— CHECK YOUR UNDERSTANDING —
(A) In the forum thread on attaching disks across multiple storage controllers, retype the part that begins with the words containing "Obviously, you are" and ends with "(Jul 1, 2014)".
(B) Which usernames post in the forum thread on attaching disks across multiple storage controllers? Give each one once.
SELECTED TEXT below:
# Multiple storage controllers - How to attach the disks



## storvi_net (Jun 27, 2014)

Hello,

I have built a storage server with a single IBM storage controller which I flashed with the LSI-Firmware.
In the future I need additional storage, so I want to add a second vdev (6 disks RaidZ2). For this I would need a second controller.

What are the best practices with multiple controllers and multiple vdevs?

Put 1 vdev per controller
Mix the disks / controller

The second question ist about: How is this problem solved in bigger boxes with > 16 disks?

Thanks
Markus


----------



## kpa (Jun 27, 2014)

I believe the recommendation is to split the VDEVs so that if one controller breaks totally the pool will be still usable. For 2-disk mirror VDEVs it's obvious how to do that but for RAIDZ you'd need more than two controllers I think.


----------



## storvi_net (Jun 27, 2014)

This theory is backed by the fact, that if one controller got two vdevs, both vdevs have to be rebuilt, haven't they?


----------



## phoenix (Jun 30, 2014)

If possible, spread the disks across controllers such that if a controller dies, you still keep redundancy in the pool.

A raidz2 can survive the loss of 2 disks without losing the entire pool.  For a 6-disk raidz2, this means you should not put more than 2 disks onto a single controller.  So, for the best redundancy, you should have 3 controllers, with 2 disks from each vdev on each controller.  That way, if a single controller dies, you only lose 2 disks from each vdev, and the pool remains intact.

Obviously, you are constrained by the hardware.  If you don't have room for the extra controllers, then you make do with what you have.

Our biggest boxes use SAS expanders and put 24 drives onto a single controller.  If that controller dies, we shut down the box and replace the controller and hope everything comes back up.


----------



## storvi_net (Jul 1, 2014)

So in your opinion it is better to take the risk of leaving the pool online without any backup HDD, than "losing" the pool all at once (sure you have to take care about the whole scenario)?

The thing with the expander is quite interesting - I googled a bit around and it looks nice.

Regards
Markus


----------
End of SELECTED TEXT.
EXTRACTED MATERIAL below:
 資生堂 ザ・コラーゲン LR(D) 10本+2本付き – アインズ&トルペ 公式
End of EXTRACTED MATERIAL.
EXTRACTED MATERIAL below:
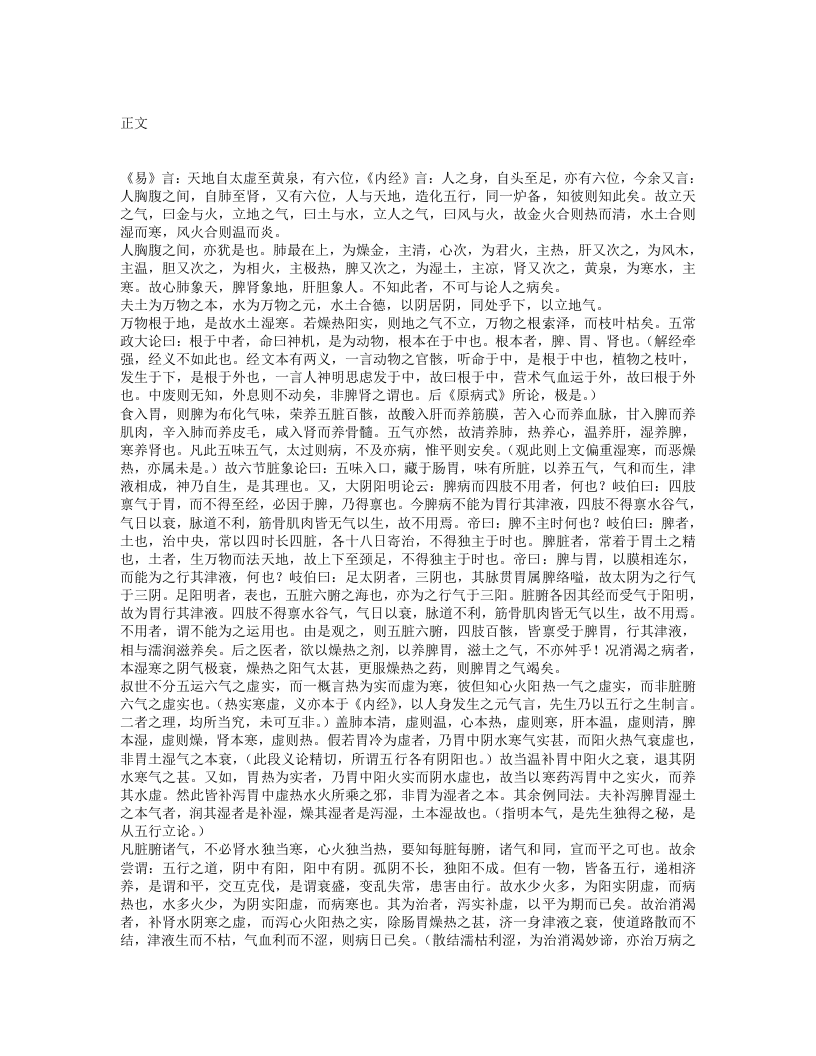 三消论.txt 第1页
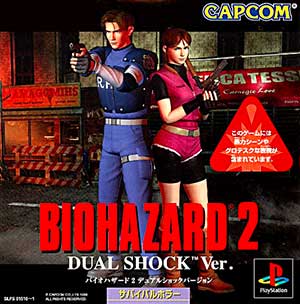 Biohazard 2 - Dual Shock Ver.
End of EXTRACTED MATERIAL.
— OUTPUTS IN ORDER —
(A)
Obviously, you are constrained by the hardware.  If you don't have room for the extra controllers, then you make do with what you have.

Our biggest boxes use SAS expanders and put 24 drives onto a single controller.  If that controller dies, we shut down the box and replace the controller and hope everything comes back up.


----------



## storvi_net (Jul 1, 2014)

(B)
storvi_net
kpa
phoenix